Meskipun sudah berusia 34 tahun, Ibu Pham Hoang Lan (Kota Thu Duc, Kota Ho Chi Minh) masih belum bisa menggunakan kosmetik apa pun pada kulitnya, bahkan yang diiklankan sebagai "vegan" dan tidak menyebabkan iritasi untuk kulit sensitif.
Setelah melahirkan, kulit wajahnya menjadi semakin sensitif, sering memerah, terasa terbakar, dan tidak nyaman. "Saya sangat ingin menggunakan produk perawatan kulit untuk memperbaiki tanda-tanda penuaan, tetapi setiap produk kosmetik yang saya coba menyebabkan iritasi," ungkap Ibu Hoang Lan.
Mengenai gejala-gejala di atas, Dr. Ngo Anh Tuan, Departemen Dermatologi dan Dermatologi Kosmetik, Pusat Medis Universitas Ho Chi Minh City, mengatakan: "Bagi kebanyakan orang, rosacea masih cukup asing. Nama penyakit ini mungkin membuat orang salah mengira bahwa penyakit ini terkait dengan jerawat yang disertai kemerahan pada kulit."
Namun, ini adalah kondisi peradangan kulit kronis, tidak terkait dengan jerawat seperti yang biasanya kita pikirkan. Pada rosacea, pembuluh darah di kulit pasien menunjukkan kelainan, seperti vasodilatasi dan pelepasan zat neuroaktif, yang menyebabkan parestesia pada kulit. Penyakit ini memiliki banyak bentuk yang berbeda."
Rosacea biasanya dipelajari pada pasien dengan kulit putih atau mereka yang tinggal di negara-negara Barat. Namun, penelitian terbaru menunjukkan bahwa orang-orang keturunan Asia dan Afrika juga mengalami peningkatan kejadian rosacea.
"Peningkatan tingkat deteksi ini mungkin disebabkan oleh kemajuan dalam teknik diagnostik dermatologis, yang menghasilkan tingkat diagnosis rosacea yang hampir sama di semua ras," ujar Dr.
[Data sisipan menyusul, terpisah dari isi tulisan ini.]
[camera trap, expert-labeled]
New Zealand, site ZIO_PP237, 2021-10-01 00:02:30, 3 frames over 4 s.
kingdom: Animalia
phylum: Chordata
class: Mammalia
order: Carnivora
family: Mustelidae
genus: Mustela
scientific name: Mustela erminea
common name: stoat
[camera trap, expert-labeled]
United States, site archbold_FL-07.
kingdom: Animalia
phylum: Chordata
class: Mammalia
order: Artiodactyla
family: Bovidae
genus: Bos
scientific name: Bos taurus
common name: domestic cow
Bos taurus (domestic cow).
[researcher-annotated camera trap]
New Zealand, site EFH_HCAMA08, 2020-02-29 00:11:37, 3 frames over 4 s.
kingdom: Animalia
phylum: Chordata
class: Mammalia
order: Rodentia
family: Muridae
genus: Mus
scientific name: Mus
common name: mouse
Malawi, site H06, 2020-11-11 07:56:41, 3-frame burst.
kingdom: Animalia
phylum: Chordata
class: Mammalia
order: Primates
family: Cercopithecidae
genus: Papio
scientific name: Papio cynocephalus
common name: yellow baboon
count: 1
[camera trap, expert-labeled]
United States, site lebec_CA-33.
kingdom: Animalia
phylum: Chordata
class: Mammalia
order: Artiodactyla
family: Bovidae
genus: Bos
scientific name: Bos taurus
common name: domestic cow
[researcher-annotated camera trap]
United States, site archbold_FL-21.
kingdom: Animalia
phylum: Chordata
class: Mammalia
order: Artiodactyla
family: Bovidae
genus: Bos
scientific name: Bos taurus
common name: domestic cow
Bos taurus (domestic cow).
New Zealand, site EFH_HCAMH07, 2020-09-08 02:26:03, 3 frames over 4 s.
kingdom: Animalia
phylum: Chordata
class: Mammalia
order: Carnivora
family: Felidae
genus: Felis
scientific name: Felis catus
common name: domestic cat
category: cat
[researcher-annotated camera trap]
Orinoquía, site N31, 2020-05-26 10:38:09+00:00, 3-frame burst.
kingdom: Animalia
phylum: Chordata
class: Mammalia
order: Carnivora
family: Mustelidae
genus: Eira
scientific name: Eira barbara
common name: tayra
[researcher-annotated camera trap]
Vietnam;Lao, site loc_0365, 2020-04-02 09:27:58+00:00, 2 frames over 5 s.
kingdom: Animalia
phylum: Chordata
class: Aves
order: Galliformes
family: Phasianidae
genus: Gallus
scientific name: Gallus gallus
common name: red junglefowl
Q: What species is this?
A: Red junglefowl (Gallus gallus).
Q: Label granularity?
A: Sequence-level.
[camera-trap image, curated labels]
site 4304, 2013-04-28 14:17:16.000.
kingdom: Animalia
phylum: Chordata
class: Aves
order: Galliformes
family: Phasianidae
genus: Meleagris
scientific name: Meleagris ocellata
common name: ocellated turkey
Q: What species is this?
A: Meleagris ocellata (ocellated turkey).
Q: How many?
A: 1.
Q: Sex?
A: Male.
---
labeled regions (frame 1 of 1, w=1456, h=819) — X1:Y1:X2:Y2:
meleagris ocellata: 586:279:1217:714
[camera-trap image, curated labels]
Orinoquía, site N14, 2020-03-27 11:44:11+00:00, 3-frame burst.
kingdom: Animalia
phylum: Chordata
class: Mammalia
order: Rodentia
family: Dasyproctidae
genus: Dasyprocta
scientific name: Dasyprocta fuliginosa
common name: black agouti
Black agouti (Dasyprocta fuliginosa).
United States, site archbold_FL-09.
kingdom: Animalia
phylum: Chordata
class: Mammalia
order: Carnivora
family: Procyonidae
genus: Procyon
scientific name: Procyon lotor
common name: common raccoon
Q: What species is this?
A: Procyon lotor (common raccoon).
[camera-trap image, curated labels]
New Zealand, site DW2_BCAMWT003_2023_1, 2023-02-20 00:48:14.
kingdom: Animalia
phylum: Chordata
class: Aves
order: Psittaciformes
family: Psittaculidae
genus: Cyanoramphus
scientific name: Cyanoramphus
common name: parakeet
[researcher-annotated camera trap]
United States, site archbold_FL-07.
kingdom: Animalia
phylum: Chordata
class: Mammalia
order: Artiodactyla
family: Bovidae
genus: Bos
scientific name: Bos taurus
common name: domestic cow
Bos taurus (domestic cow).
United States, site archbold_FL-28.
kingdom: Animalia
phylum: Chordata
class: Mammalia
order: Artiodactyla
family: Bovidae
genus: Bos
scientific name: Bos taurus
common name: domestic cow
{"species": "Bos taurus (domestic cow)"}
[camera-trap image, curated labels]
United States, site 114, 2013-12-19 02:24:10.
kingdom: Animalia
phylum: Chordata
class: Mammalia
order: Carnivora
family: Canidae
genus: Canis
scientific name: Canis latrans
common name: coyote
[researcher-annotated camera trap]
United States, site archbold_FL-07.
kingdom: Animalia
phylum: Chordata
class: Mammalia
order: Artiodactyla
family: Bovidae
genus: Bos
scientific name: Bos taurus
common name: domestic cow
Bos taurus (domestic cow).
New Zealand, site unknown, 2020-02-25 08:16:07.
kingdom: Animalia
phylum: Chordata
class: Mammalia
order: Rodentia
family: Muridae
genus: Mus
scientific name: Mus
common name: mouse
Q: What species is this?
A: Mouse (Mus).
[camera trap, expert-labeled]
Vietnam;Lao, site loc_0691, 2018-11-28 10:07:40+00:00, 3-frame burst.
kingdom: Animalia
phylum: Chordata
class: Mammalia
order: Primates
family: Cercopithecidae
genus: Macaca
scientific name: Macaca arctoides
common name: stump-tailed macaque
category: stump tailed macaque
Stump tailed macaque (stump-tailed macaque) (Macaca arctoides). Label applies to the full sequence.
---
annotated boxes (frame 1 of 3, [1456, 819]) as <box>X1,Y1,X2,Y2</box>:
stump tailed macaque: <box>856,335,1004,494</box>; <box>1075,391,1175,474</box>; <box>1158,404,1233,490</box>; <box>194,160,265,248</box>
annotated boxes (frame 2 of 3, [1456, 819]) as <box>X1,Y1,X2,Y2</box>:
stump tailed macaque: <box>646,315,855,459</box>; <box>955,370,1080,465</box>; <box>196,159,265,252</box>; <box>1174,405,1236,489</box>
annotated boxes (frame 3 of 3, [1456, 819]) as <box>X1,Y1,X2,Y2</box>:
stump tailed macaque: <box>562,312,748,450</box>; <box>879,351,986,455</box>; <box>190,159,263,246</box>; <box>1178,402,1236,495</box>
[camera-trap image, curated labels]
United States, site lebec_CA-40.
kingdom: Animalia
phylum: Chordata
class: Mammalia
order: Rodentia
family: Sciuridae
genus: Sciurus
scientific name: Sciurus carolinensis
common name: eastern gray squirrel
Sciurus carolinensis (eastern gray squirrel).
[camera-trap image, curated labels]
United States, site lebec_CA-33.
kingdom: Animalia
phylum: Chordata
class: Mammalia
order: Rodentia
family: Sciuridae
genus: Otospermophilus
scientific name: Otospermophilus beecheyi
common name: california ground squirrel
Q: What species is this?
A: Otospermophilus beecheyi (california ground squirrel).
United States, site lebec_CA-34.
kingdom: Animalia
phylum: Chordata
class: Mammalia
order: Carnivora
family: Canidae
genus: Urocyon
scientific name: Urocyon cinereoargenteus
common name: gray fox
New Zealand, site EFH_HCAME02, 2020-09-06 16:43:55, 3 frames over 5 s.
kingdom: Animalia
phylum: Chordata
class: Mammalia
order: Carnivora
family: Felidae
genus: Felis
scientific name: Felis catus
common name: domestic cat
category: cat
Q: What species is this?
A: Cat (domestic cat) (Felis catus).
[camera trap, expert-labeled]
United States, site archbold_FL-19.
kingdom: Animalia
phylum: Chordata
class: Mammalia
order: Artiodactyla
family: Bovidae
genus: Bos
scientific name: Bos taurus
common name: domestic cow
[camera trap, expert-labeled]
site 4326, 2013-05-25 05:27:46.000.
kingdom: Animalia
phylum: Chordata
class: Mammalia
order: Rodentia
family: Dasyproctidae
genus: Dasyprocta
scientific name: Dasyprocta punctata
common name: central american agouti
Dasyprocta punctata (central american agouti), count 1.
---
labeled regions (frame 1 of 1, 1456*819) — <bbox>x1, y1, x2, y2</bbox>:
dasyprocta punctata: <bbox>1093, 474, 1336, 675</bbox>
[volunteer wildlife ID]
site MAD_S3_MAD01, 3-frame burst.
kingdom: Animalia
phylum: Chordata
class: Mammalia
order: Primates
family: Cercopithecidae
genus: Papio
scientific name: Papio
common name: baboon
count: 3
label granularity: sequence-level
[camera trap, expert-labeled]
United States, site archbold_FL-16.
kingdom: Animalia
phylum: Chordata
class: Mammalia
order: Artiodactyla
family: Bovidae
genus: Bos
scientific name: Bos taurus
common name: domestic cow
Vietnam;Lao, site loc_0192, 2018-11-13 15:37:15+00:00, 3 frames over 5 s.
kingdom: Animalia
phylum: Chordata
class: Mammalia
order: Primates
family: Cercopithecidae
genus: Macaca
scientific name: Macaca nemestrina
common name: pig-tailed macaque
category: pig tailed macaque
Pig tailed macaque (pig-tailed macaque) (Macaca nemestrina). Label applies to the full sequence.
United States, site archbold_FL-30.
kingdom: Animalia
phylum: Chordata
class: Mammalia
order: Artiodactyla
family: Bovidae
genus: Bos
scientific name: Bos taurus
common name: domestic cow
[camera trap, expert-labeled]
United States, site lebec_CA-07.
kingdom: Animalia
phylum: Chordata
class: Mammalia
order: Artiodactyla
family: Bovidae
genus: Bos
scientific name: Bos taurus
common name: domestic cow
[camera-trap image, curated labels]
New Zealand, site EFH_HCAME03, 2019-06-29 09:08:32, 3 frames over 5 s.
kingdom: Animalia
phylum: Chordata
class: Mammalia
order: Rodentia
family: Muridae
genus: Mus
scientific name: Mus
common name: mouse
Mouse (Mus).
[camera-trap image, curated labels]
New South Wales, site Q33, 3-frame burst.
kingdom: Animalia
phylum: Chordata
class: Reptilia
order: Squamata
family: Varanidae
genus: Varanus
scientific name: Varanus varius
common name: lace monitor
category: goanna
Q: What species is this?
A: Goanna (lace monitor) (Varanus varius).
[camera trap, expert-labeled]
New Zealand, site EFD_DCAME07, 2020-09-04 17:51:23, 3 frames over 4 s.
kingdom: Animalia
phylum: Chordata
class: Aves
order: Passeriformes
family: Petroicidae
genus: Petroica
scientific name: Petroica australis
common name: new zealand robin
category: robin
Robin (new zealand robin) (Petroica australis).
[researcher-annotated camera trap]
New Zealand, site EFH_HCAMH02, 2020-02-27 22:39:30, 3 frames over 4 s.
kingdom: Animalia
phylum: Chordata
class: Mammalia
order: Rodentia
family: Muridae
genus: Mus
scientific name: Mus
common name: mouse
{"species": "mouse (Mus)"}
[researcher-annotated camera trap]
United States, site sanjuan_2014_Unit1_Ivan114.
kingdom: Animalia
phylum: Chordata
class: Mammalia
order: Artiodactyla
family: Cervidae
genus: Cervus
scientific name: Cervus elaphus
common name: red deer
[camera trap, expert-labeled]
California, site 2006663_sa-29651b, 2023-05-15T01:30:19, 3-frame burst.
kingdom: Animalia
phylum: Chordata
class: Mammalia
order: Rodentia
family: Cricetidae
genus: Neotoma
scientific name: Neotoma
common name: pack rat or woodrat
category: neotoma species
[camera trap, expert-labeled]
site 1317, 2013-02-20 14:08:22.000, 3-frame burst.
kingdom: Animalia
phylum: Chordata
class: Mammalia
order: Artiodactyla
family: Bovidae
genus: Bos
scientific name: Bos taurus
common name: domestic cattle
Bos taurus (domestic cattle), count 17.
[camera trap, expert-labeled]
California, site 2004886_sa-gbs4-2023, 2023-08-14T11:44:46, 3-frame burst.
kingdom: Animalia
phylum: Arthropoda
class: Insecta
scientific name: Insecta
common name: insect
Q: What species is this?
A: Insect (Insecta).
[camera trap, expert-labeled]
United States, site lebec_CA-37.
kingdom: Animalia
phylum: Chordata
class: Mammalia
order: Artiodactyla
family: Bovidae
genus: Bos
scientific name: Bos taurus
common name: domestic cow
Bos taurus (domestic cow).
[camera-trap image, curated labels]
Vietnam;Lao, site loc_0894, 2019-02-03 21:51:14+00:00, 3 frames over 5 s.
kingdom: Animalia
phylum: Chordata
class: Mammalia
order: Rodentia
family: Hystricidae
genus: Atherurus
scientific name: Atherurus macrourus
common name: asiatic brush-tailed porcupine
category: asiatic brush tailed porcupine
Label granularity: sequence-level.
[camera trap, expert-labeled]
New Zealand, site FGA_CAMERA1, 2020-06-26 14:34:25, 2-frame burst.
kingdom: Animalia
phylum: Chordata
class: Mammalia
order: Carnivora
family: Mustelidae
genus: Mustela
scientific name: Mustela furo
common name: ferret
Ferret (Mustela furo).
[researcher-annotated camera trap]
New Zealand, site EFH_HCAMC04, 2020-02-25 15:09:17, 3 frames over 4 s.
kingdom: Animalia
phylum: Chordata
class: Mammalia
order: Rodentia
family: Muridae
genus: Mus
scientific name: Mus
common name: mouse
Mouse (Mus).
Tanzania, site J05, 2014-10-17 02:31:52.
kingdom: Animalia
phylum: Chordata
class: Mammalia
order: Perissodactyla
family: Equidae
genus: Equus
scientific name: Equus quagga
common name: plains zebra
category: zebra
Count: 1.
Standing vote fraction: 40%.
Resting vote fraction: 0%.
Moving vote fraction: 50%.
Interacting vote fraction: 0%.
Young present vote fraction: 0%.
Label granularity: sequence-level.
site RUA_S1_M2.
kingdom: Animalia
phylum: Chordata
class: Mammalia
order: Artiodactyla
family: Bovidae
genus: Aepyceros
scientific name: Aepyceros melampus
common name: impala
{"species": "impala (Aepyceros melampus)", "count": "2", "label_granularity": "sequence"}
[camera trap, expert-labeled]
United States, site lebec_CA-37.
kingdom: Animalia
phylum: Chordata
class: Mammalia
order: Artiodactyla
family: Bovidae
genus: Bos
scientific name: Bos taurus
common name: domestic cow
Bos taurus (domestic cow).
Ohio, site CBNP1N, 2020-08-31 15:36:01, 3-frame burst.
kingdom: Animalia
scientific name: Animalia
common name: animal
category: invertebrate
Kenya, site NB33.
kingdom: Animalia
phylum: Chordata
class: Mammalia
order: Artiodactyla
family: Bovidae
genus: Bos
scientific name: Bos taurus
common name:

Anh Tuan.
Penyebab rosacea diyakini adalah kelainan genetik; penderita rosacea seringkali memiliki gangguan kulit. Rosacea juga dikaitkan dengan sejenis bakteri yang biasanya berada di kulit yang disebut Demodex, yang dimiliki setiap orang. Namun, pada penderita, bakteri Demodex menjadi terlalu aktif, menyebabkan penyakit tersebut.
Wanita di atas 30 tahun berisiko terkena kondisi ini, yang paling umum terjadi antara usia 40 dan 50 tahun. Rosacea memiliki banyak bentuk yang berbeda, masing-masing dengan karakteristiknya sendiri, dan yang penting, seseorang dapat memiliki beberapa bentuk sekaligus.
Dari berbagai bentuk rosacea, yang paling umum adalah bentuk papular pustular. Penderita bentuk ini sering salah mengira sebagai jerawat; papula pustular biasanya berupa lesi kecil yang meradang di area tengah wajah, meninggalkan bekas luka dan menimbulkan masalah kosmetik.
"Pada pasien rosacea, kondisi ini bukan disebabkan oleh penyumbatan kelenjar sebaceous, melainkan oleh peradangan kronis dan gangguan sel imun, sehingga papula pustular ini tidak ditemukan di folikel rambut dan tidak ada komedo tersembunyi," tegas Dr. Anh Tuan.
Selain itu, gejala lain seperti eritema dan kemerahan pada kulit juga dapat terjadi. Setiap jenis penyakit memiliki gejala yang berbeda dan membutuhkan diagnosis yang akurat oleh dokter. Jika bentuk papular pustular tidak segera diobati, dapat meninggalkan bekas luka yang tidak sedap dipandang; sedangkan bentuk eritematosa dapat menyebabkan gatal, iritasi, dan ketidaknyamanan. Pasien dengan bentuk eritematosa seringkali memiliki kulit yang sensitif, dan jika tidak diobati dengan benar, kondisi mereka akan sulit untuk membaik.